───── Records for the exercise ─────

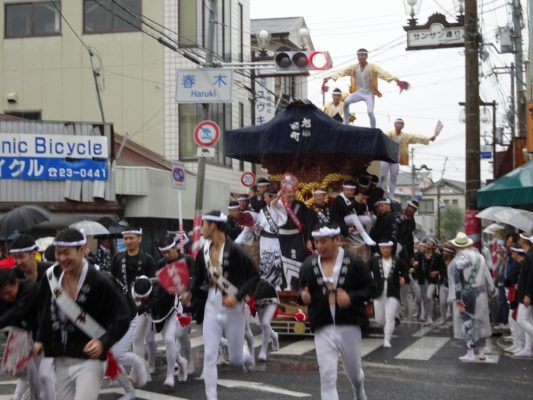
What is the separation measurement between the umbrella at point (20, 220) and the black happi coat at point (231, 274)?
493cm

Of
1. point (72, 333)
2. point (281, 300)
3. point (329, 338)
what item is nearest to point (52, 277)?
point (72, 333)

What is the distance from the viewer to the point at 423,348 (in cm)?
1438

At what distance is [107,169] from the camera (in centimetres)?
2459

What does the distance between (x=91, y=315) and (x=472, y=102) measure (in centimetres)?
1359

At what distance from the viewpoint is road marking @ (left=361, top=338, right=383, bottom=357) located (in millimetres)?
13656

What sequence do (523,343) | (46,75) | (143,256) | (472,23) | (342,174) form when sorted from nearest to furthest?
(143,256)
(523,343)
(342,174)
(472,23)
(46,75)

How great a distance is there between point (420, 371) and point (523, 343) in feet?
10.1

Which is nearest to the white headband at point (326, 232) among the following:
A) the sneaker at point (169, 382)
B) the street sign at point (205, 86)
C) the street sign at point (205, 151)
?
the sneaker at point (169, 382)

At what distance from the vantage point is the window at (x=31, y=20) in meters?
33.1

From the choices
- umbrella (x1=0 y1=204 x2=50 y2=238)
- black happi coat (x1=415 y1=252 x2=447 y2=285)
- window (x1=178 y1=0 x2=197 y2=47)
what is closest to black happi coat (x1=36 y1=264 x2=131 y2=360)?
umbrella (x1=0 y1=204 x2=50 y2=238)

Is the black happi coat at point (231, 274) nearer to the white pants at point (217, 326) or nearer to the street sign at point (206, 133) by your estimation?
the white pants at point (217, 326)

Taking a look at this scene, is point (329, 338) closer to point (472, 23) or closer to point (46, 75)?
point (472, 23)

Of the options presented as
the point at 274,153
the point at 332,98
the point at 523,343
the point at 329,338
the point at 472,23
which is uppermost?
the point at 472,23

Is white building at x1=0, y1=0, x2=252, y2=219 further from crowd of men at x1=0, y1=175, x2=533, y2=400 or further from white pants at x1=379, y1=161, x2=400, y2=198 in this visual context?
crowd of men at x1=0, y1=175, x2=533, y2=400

─────

- The problem
Starting at the line that contains "Is the black", repeat each line exactly through the last one in the listing. Include both of those lines and nothing more.

- The result
Is the black happi coat at point (231, 274) nearer to the white pants at point (217, 326) or nearer to the street sign at point (206, 133) by your estimation?
the white pants at point (217, 326)

Taking a look at this scene, is point (329, 338) closer to point (472, 23) or closer to point (46, 75)?
point (472, 23)

Of the options presented as
the point at 274,153
the point at 332,98
the point at 523,343
the point at 329,338
the point at 472,23
which is uppermost?
the point at 472,23

Is white building at x1=0, y1=0, x2=252, y2=219 further from crowd of men at x1=0, y1=175, x2=533, y2=400 or further from white pants at x1=379, y1=161, x2=400, y2=198 in this visual context?
crowd of men at x1=0, y1=175, x2=533, y2=400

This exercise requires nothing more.